J. PHARAOH DOSS

The New York Times has a forum called Room for Debate.  A while back the debate topic was: Do Black academics have a special obligation to address social and racial issues beyond the campus?

The respondents were Black professors and the majority of them answered no.

An associate professor at Columbia, wrote, “The strange proposition that Black intellectuals—regardless of their training—are ‘race experts’ mainly because they are Black is naïve and potentially dangerous.”

Another professor from Princeton, stated what stands in for the Black intellectual these days is the fast talking “Black PH.D. pundit” who strives to be on CNN, Fox, or MSNBC… “This same pundit has found new career opportunities within universities and colleges by thinking about Black people in ways that conform to the current liberal consensus about racial matters.”

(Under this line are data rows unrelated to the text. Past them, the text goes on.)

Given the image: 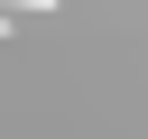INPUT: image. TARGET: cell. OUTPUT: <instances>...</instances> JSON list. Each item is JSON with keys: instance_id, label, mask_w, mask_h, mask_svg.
<instances>
[{"instance_id": "obj_1", "label": "cell", "mask_w": 148, "mask_h": 139, "mask_svg": "<svg viewBox=\"0 0 148 139\" xmlns=\"http://www.w3.org/2000/svg\"><path fill=\"white\" fill-rule=\"evenodd\" d=\"M28 9H46V0H0V19H28Z\"/></svg>"}]
</instances>
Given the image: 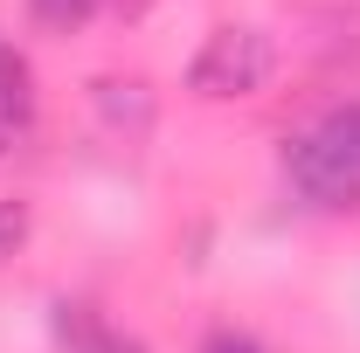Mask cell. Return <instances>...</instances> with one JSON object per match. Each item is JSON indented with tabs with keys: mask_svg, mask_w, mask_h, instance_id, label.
<instances>
[{
	"mask_svg": "<svg viewBox=\"0 0 360 353\" xmlns=\"http://www.w3.org/2000/svg\"><path fill=\"white\" fill-rule=\"evenodd\" d=\"M270 70H277V49H270L264 28H215L208 42L194 49V63H187V90L194 97H208V104H229V97H257L270 84Z\"/></svg>",
	"mask_w": 360,
	"mask_h": 353,
	"instance_id": "7a4b0ae2",
	"label": "cell"
},
{
	"mask_svg": "<svg viewBox=\"0 0 360 353\" xmlns=\"http://www.w3.org/2000/svg\"><path fill=\"white\" fill-rule=\"evenodd\" d=\"M63 340H77V353H146L132 333H118V326H104V319H90L84 305H63Z\"/></svg>",
	"mask_w": 360,
	"mask_h": 353,
	"instance_id": "3957f363",
	"label": "cell"
},
{
	"mask_svg": "<svg viewBox=\"0 0 360 353\" xmlns=\"http://www.w3.org/2000/svg\"><path fill=\"white\" fill-rule=\"evenodd\" d=\"M201 353H264V347H257L250 333H236V326H215V333L201 340Z\"/></svg>",
	"mask_w": 360,
	"mask_h": 353,
	"instance_id": "52a82bcc",
	"label": "cell"
},
{
	"mask_svg": "<svg viewBox=\"0 0 360 353\" xmlns=\"http://www.w3.org/2000/svg\"><path fill=\"white\" fill-rule=\"evenodd\" d=\"M97 7H104V0H28V14L42 21L49 35H77V28H84Z\"/></svg>",
	"mask_w": 360,
	"mask_h": 353,
	"instance_id": "5b68a950",
	"label": "cell"
},
{
	"mask_svg": "<svg viewBox=\"0 0 360 353\" xmlns=\"http://www.w3.org/2000/svg\"><path fill=\"white\" fill-rule=\"evenodd\" d=\"M284 174L312 208H360V104L333 111L319 132L291 139Z\"/></svg>",
	"mask_w": 360,
	"mask_h": 353,
	"instance_id": "6da1fadb",
	"label": "cell"
},
{
	"mask_svg": "<svg viewBox=\"0 0 360 353\" xmlns=\"http://www.w3.org/2000/svg\"><path fill=\"white\" fill-rule=\"evenodd\" d=\"M28 229H35V215H28V201H0V264L28 243Z\"/></svg>",
	"mask_w": 360,
	"mask_h": 353,
	"instance_id": "8992f818",
	"label": "cell"
},
{
	"mask_svg": "<svg viewBox=\"0 0 360 353\" xmlns=\"http://www.w3.org/2000/svg\"><path fill=\"white\" fill-rule=\"evenodd\" d=\"M28 125V70H21V56L0 42V139H14Z\"/></svg>",
	"mask_w": 360,
	"mask_h": 353,
	"instance_id": "277c9868",
	"label": "cell"
}]
</instances>
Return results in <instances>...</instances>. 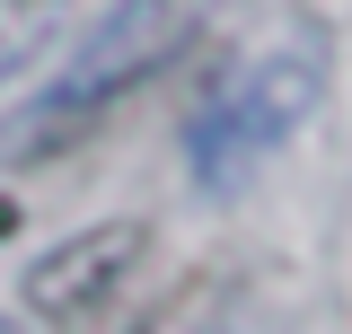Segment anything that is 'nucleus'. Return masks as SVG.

This same “Black PH.D. pundit” was born decades ago after the advent of 24-hour cable news.  This same pundit produced offspring in various fields, but this same fast talking “Black PH.D. pundit” also has illegitimate children that have inherited the title “Black public intellectual” but did not inherit what Harold Cruse called the academic appetite to master various disciplines necessary to advocate for real and effective societal change.

These “Black public intellectuals” are with and without advanced degrees.  They write books, memoirs, or they write for popular magazines or websites, or post videos from lecture tours in various Black neighborhoods. Their thoughts range from progressive politics to Pan-Africanism.

These “Black public intellectuals” came of age as hip hop became the dominate influence in American popular culture.  These individuals credit hip hop’s “conscious rappers” for teaching them how to critically think and for revealing truths never mentioned in their public or private schools.